A team of modelmakers at the Smithsonian's Office of Exhibits Central and paleontologist Harrison -- who had flown to Texas to study, measure and photograph the fossils -- and experts from Yale and the University of Texas pieced together what could be known about Quetzalcoatlus.
"You are interpolating between a number of fossil remains," says modelmaker Jim Reuter. "You pull together every bit of information about the animal, coupled with the best guess as to what the animal had to do to survive, filled in with what similar types of animals surviving today have to do."
The preliminary working models included a small-scale clay and wire model made by artist John Gurche, and a second, more detailed wood and fiberglass model by Harrison and model shop supervisor Walter Sorell. These were evaluted by pterosaur experts, including Smithsonian fossil reptile curator Dr. Nicholas Hotton.
"When we were happy with the model and had incorporated the corrections suggested by the experts," says Harrison, "we began the process of blowing it up, enlarging it, solving technical problems." (Among them: The model had to be light but very strong, with a weight limit of 500 pounds; the finished version weighs about 140 pounds.)
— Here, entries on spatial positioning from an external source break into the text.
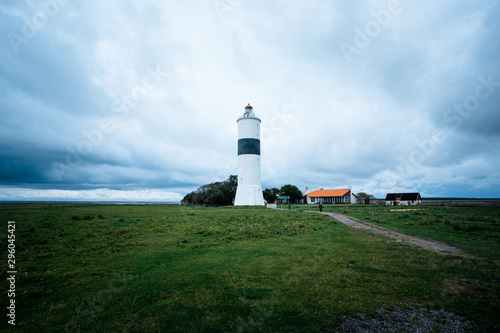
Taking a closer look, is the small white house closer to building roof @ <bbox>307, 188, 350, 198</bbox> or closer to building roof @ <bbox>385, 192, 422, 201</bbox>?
building roof @ <bbox>385, 192, 422, 201</bbox>

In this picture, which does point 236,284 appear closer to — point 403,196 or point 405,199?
point 405,199

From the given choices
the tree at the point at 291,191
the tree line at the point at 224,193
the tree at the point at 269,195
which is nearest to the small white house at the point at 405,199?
the tree at the point at 291,191

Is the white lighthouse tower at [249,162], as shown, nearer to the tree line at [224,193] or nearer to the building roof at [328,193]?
the tree line at [224,193]

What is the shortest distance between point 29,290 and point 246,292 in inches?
250

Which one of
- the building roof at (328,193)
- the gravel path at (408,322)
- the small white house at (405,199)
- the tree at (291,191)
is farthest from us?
the tree at (291,191)

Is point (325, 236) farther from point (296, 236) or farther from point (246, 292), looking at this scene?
point (246, 292)

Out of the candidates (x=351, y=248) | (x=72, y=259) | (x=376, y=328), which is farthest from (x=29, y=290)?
(x=351, y=248)

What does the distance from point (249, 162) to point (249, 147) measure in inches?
115

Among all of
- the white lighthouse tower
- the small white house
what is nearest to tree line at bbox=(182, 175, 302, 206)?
the white lighthouse tower

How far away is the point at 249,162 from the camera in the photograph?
45.0 meters

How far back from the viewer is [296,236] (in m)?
14.5

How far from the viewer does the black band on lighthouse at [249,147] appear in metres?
45.4

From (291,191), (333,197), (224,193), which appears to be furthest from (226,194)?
(333,197)

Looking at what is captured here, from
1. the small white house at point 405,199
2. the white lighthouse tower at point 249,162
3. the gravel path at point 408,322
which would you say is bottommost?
the small white house at point 405,199
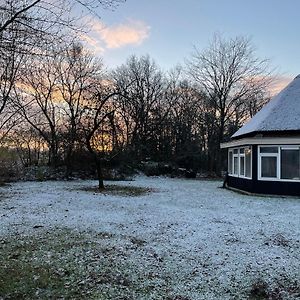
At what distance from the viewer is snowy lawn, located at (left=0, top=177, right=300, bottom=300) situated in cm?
438

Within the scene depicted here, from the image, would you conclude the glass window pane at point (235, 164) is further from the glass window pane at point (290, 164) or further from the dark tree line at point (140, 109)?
the dark tree line at point (140, 109)

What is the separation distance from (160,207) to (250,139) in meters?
5.89

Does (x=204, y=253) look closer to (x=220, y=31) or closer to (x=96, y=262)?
(x=96, y=262)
It is "essentially an artistic process, based on certain fossil remains and certain interpretations made by scientists," says Reuter. "If scientists ever come up with a full skeleton of this pterosaur, we'll find that we aren't very far off, if at all."
Reuter created the fierce, predatory eyes by pouring clear resin into a rubber mold, placing a layer of black construction paper at the base of the mold for the pupil, then painting the iris with plexiglass colors and adding small particles of combed red felt to imitate the capillaries. His head incorporates a wrinkled skin and a serpent-like tongue.
"There were," says Bruce Hough, "months of work in the wings. They were the hardest things to create and they make the whole thing really plausible." The wing bones used a three-wire truss system; balsa wood was glued onto it, then carved to conform to the configuration of bone and flesh. A very thin coat of fiberglass was applied to seal and strengthen the balsa.
The wing membrane, supported by a wooden platform while it was being constructed, was built out of modeling clay, reinforced with strips of wood used to produce the air-foil shape. The approximately 1/2-inch layer of clay was carved to a flat contour, then detail -- to emulate the long, thin fibers that reinforced the pterosaur's wing membrane and probably prevented it from bending -- was drawn in the soft clay. The clay was then used as the mold for the fiberglass.
The pterosaur's dark and light synthetic fur, its recreaters admit, is the result of some guesswork. They wanted it to be "plausible but not outlandish." Modelmaker Tree O'Donnell spent hours dyeing, matching, clipping, glueing and stitching fine bits and strips of fur.
And when -- after over a year of work -- the pterosaur was finished?
"We all felt a sense of accomplishment," says Bruce Hough."We developed a feeling for it."
Steeping themselves in the lore of Quetzalcoatlus northropi, he says, made the project come to life.
"Otherwise," he says, "it's just a chunk of steel and fiberglass."